Microstories offer glances of the unsettling power dynamics at the heart of every relationship.
In “The First Whiffs of Spring,” the opening story of this experimental collection, the narrator, riding a public bus on her way to a get-together, spots a sign featuring a cartoon cow, lipsticked and bonneted. The image echoes in the human performances of her day: She recalls it at the celebration she attends where she herself is dressed up, in the overdecorated house, and in the helpless baby, “the cause of our celebration,” with “its swollen face, its unseeing eyes.” (If the rest of Scanlan’s stories are anything to go by, that baby is lucky it can’t see much yet.) As a good first story should be, this one is emblematic of Scanlan’s (Aug 9—Fog, 2019) book as a whole: a quick glimpse of a weird world, with the readers as passengers just catching a startling tableau only to find it vanished when we turn to see it closer, leaving us to ponder what it might mean.
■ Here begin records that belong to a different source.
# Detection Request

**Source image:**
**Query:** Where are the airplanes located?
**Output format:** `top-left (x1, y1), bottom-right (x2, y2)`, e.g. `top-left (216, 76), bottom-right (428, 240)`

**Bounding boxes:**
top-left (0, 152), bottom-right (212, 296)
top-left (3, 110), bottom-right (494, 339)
This lightning-fast vision means that Scanlan jettisons traditional story elements in favor of tone and image, which are almost always disquieting. In “Mother’s Teeth,” a daughter spends the day with her cancer-riddled mother and reflects on their bitter relationship. In the title story, the narrator’s observations of the man next door and his dogs prompt her recollection of her own ill-fated stint as a dog owner. In “Vagrants,” an impoverished couple drives through wealthy neighborhoods; indeed, many of Scanlan’s stories focus on couples floating through often grotesque circumstances, as in “Please,” in which a woman is tormented by her husband’s constipation.
Readers with a high tolerance for ambiguity will find much to admire in these fleeting pieces.